◆ Task instructions ◆
Reproduce every one of the records below word for word, without changing a single line.

◆ Data excerpts ◆
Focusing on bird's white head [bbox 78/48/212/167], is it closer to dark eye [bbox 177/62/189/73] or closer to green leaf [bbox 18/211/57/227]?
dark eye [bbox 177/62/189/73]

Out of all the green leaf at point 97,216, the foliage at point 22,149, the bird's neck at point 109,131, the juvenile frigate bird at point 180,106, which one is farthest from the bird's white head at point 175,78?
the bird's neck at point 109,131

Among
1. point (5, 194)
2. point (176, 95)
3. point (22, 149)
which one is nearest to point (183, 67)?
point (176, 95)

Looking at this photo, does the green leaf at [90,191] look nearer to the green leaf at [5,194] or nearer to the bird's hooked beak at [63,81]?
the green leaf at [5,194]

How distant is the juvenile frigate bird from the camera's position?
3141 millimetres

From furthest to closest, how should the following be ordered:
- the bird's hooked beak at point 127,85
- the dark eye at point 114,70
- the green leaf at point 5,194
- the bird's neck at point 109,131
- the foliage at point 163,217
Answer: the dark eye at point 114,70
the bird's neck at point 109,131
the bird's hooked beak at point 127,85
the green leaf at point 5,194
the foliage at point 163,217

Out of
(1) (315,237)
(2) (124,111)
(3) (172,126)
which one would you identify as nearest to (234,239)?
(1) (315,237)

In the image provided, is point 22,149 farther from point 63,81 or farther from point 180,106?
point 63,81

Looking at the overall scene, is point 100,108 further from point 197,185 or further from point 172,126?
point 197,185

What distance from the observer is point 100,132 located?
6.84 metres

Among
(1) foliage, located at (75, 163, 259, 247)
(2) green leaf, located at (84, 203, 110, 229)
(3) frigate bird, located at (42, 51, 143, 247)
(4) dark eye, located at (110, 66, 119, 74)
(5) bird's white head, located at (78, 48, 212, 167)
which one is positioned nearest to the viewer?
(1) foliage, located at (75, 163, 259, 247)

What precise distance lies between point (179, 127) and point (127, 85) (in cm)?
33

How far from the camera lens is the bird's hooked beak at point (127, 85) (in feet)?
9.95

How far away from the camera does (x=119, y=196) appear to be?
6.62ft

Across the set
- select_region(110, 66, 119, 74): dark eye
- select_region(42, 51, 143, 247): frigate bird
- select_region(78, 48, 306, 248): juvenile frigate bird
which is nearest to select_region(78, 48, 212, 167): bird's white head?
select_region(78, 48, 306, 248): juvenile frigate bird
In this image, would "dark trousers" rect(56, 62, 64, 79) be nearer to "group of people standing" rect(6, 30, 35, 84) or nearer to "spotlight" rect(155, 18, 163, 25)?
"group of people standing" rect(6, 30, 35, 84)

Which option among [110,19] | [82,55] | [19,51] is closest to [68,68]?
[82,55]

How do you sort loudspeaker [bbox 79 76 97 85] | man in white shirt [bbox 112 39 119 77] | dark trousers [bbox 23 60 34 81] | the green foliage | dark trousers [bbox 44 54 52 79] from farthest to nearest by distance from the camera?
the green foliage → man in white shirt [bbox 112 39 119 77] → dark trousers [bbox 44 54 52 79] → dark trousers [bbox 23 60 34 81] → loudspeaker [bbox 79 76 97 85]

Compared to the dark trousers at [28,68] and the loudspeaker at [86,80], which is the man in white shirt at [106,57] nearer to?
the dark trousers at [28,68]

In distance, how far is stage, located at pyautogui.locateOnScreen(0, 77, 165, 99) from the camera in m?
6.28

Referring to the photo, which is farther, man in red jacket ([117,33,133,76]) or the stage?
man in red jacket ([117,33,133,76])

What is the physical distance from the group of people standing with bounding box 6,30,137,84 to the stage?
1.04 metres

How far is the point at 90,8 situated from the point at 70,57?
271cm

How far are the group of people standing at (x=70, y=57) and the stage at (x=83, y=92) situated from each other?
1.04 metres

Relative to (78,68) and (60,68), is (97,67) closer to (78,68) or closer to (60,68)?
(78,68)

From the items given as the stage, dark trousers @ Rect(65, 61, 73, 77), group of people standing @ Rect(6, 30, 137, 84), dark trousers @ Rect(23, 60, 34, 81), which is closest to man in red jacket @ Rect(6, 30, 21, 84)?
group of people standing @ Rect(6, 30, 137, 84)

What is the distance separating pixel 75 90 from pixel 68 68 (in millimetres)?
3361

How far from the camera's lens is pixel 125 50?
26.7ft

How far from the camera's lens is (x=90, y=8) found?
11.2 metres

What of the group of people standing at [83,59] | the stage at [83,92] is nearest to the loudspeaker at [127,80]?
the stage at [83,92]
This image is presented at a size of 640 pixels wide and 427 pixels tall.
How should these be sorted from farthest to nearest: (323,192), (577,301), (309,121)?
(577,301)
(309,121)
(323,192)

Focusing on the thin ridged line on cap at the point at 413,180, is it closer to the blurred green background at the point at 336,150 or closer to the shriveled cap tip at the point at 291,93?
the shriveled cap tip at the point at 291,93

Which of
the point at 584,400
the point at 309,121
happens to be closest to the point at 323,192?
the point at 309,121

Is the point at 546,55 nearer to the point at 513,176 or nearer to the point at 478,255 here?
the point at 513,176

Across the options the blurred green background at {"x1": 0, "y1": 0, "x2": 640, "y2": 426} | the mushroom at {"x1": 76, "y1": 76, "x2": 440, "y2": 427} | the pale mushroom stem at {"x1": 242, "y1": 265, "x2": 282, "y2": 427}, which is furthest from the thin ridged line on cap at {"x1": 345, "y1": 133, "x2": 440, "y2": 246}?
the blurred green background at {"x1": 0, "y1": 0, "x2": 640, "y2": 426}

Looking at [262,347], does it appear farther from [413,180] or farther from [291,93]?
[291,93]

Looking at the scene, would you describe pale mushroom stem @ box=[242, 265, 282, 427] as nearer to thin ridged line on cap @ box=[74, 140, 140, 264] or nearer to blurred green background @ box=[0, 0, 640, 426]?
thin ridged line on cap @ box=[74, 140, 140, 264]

◆ Task solution ◆
Focusing on bird's white head [bbox 78/48/212/167], is it closer to dark eye [bbox 177/62/189/73] or closer to green leaf [bbox 18/211/57/227]?
dark eye [bbox 177/62/189/73]

Out of all the green leaf at point 97,216, the foliage at point 22,149, the bird's neck at point 109,131, the juvenile frigate bird at point 180,106, which one is farthest from the bird's white head at point 175,78?
the bird's neck at point 109,131

Among
1. point (5, 194)
2. point (176, 95)
3. point (22, 149)
which one is nearest to point (183, 67)?
point (176, 95)

Looking at this photo, does the green leaf at [90,191] look nearer to the green leaf at [5,194] or nearer to the bird's hooked beak at [63,81]?
the green leaf at [5,194]

How distant is the juvenile frigate bird from the camera's position?
3141 millimetres

From furthest to closest, how should the following be ordered:
- the bird's hooked beak at point 127,85
- the dark eye at point 114,70
- the green leaf at point 5,194
- the bird's neck at point 109,131
- the foliage at point 163,217
Answer: the dark eye at point 114,70
the bird's neck at point 109,131
the bird's hooked beak at point 127,85
the green leaf at point 5,194
the foliage at point 163,217

Out of
(1) (315,237)
(2) (124,111)
(3) (172,126)
which one would you identify as nearest to (234,239)?
(1) (315,237)

In the image provided, is point 22,149 farther from point 63,81 or farther from point 180,106?
point 63,81

Looking at the overall scene, is point 100,108 further from point 197,185 or further from point 172,126?
point 197,185

What distance from the observer is point 100,132 located?
6.84 metres

Among
(1) foliage, located at (75, 163, 259, 247)
(2) green leaf, located at (84, 203, 110, 229)
(3) frigate bird, located at (42, 51, 143, 247)
(4) dark eye, located at (110, 66, 119, 74)
(5) bird's white head, located at (78, 48, 212, 167)
which one is positioned nearest to the viewer?
(1) foliage, located at (75, 163, 259, 247)

What precise distance lies between point (179, 127) and point (127, 85) (in cm)?
33

How far from the camera lens is the bird's hooked beak at point (127, 85) (in feet)?
9.95

How far away from the camera does (x=119, y=196) appear to be?
6.62ft

Across the set
- select_region(110, 66, 119, 74): dark eye
- select_region(42, 51, 143, 247): frigate bird
- select_region(78, 48, 306, 248): juvenile frigate bird
which is nearest to select_region(78, 48, 212, 167): bird's white head?
select_region(78, 48, 306, 248): juvenile frigate bird
In this image, would "dark trousers" rect(56, 62, 64, 79) be nearer to "group of people standing" rect(6, 30, 35, 84) or nearer to "spotlight" rect(155, 18, 163, 25)?
"group of people standing" rect(6, 30, 35, 84)

Which option among [110,19] | [82,55] | [19,51] is closest to [68,68]?
[82,55]

How do you sort loudspeaker [bbox 79 76 97 85] | man in white shirt [bbox 112 39 119 77] | dark trousers [bbox 23 60 34 81] | the green foliage | dark trousers [bbox 44 54 52 79] from farthest to nearest by distance from the camera?
the green foliage → man in white shirt [bbox 112 39 119 77] → dark trousers [bbox 44 54 52 79] → dark trousers [bbox 23 60 34 81] → loudspeaker [bbox 79 76 97 85]

Compared to the dark trousers at [28,68] and the loudspeaker at [86,80], which is the man in white shirt at [106,57] nearer to?
the dark trousers at [28,68]

In distance, how far is stage, located at pyautogui.locateOnScreen(0, 77, 165, 99) from the camera in m?
6.28

Referring to the photo, which is farther, man in red jacket ([117,33,133,76]) or the stage?
man in red jacket ([117,33,133,76])

What is the physical distance from the group of people standing with bounding box 6,30,137,84 to the stage?
1.04 metres

How far is the point at 90,8 situated from the point at 70,57?
271cm

How far are the group of people standing at (x=70, y=57) and the stage at (x=83, y=92) situated from each other?
1.04 metres

Relative to (78,68) and (60,68), is (97,67) closer to (78,68) or closer to (60,68)?
(78,68)

From the items given as the stage, dark trousers @ Rect(65, 61, 73, 77), group of people standing @ Rect(6, 30, 137, 84), dark trousers @ Rect(23, 60, 34, 81), which is closest to man in red jacket @ Rect(6, 30, 21, 84)?
group of people standing @ Rect(6, 30, 137, 84)

What is the distance separating pixel 75 90 from pixel 68 68 (in millimetres)?
3361

How far from the camera's lens is pixel 125 50?
26.7ft

How far from the camera's lens is (x=90, y=8) found?
11.2 metres

What of the group of people standing at [83,59] | the stage at [83,92] is nearest to the loudspeaker at [127,80]?
the stage at [83,92]
This image is presented at a size of 640 pixels wide and 427 pixels tall.
How should these be sorted from farthest to nearest: (323,192), (577,301), (309,121)?
(577,301)
(309,121)
(323,192)

Focusing on the thin ridged line on cap at the point at 413,180, is it closer to the blurred green background at the point at 336,150 or closer to the shriveled cap tip at the point at 291,93?
the shriveled cap tip at the point at 291,93

Which of
the point at 584,400
the point at 309,121
happens to be closest to the point at 323,192?
the point at 309,121

Is the point at 546,55 nearer to the point at 513,176 or nearer to the point at 478,255 here?
the point at 513,176

Across the options the blurred green background at {"x1": 0, "y1": 0, "x2": 640, "y2": 426} | the mushroom at {"x1": 76, "y1": 76, "x2": 440, "y2": 427} | the pale mushroom stem at {"x1": 242, "y1": 265, "x2": 282, "y2": 427}, which is furthest from the thin ridged line on cap at {"x1": 345, "y1": 133, "x2": 440, "y2": 246}?
the blurred green background at {"x1": 0, "y1": 0, "x2": 640, "y2": 426}

Looking at [262,347], does it appear farther from [413,180] or farther from [291,93]?
[291,93]

Looking at the scene, would you describe pale mushroom stem @ box=[242, 265, 282, 427] as nearer to thin ridged line on cap @ box=[74, 140, 140, 264] or nearer to blurred green background @ box=[0, 0, 640, 426]?
thin ridged line on cap @ box=[74, 140, 140, 264]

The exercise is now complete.